--- Texte du document ---
####################

Tout ce qu’a dit ou promis cet homme, tout ce à quoi il a touché, relevait de la tambouille et de l’embrouille, ou, comme il aime à dire, de la politique de « Kach Bekhta ».

Je vous propose de poser la question autrement : qu’aurait été aujourd’hui l’Algérie si elle avait eu à sa tête, avec la manne financière de 800 milliards de dollars passés entre ses mains, un autre homme que Bouteflika ? Un homme de la génération de l’indépendance, élevé hors de la mentalité du système, rationnel et maîtrisant les questions économiques… L’histoire de l’Algérie n’aurait plus été écrite par le jeu de yo-yo des prix du pétrole, mais faite par ses hommes, ses idées et ses autres ressources naturelles.

Quel genre d’homme est Bouteflika, quelle est sa manière de gouverner ?

####################

[Entrées de la collection]
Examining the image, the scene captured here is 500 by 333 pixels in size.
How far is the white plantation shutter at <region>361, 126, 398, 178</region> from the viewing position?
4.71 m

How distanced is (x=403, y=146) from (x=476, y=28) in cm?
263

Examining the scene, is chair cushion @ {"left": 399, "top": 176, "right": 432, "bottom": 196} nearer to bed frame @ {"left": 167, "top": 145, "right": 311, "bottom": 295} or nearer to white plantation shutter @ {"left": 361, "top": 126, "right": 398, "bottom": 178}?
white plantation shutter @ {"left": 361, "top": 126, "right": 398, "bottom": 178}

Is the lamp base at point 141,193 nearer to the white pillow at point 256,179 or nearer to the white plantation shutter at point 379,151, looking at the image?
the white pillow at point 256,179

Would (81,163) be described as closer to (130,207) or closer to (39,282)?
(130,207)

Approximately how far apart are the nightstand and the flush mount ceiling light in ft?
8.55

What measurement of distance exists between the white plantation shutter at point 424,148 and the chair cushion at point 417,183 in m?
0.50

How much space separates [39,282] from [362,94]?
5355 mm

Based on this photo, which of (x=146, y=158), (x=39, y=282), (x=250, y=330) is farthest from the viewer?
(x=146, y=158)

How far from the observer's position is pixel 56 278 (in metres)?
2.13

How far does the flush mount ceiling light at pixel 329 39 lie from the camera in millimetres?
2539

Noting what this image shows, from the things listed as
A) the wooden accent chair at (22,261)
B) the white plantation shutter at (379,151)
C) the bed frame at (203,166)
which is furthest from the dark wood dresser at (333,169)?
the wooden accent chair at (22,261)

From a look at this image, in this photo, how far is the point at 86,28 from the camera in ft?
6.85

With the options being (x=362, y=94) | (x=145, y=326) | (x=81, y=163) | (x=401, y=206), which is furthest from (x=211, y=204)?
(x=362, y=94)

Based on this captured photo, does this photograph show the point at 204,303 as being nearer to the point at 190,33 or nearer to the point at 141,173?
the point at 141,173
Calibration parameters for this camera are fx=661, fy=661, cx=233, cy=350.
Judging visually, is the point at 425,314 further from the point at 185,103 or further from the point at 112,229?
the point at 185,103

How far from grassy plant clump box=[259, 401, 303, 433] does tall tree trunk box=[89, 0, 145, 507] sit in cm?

####################

--- Objectifs ---
1. Répondez à ces questions sur le texte sur Bouteflika :
(a) Quel montant de manne financière est passé entre les mains de Bouteflika ?
(b) Comment Bouteflika aime-t-il nommer sa politique ?
(c) Par quoi l'histoire de l'Algérie n'aurait-elle plus été écrite avec un autre homme à sa tête ?
2. Résumez le texte sur Bouteflika en deux phrases.
3. Écrivez la suite du texte sur Bouteflika, après la question finale sur sa manière de gouverner, s'il vous plaît.

--- Réponses par tâche ---
1.
(a) 800 milliards de dollars.
(b) La politique de « Kach Bekhta ».
(c) Par le jeu de yo-yo des prix du pétrole.

2. Tout ce que Bouteflika a dit, promis ou touché relevait de la tambouille et de l'embrouille, de ce qu'il appelle lui-même la politique de « Kach Bekhta ». Le texte se demande ce qu'aurait été l'Algérie si un autre homme avait disposé des 800 milliards de dollars : cet homme aurait été de la génération de l'indépendance, rationnel et compétent en économie, et l'histoire du pays aurait alors été faite par ses hommes, ses idées et ses autres ressources plutôt que par les prix du pétrole.

3.
Comme tout homme, Bouteflika est le produit de son histoire personnelle et de son parcours. Il est né et a grandi au Maroc sous une monarchie absolutiste. On ne sait pas comment il a intégré la révolution algérienne, mais c’est dans l’entourage de Boumediene, un homme au parcours aussi mystérieux que le sien, qu’il a été aperçu à chacune de ses apparitions ou à l’évocation de son nom.

A l’indépendance, il est devenu ministre à 26 ans sans avoir jamais travaillé ou acquis une quelconque expérience dans aucun domaine.

Mais il n’était pas le seul dans ce cas ; pratiquement aucun de ceux qui ont pris le pouvoir par la force et la ruse à l’indépendance n’avait travaillé auparavant.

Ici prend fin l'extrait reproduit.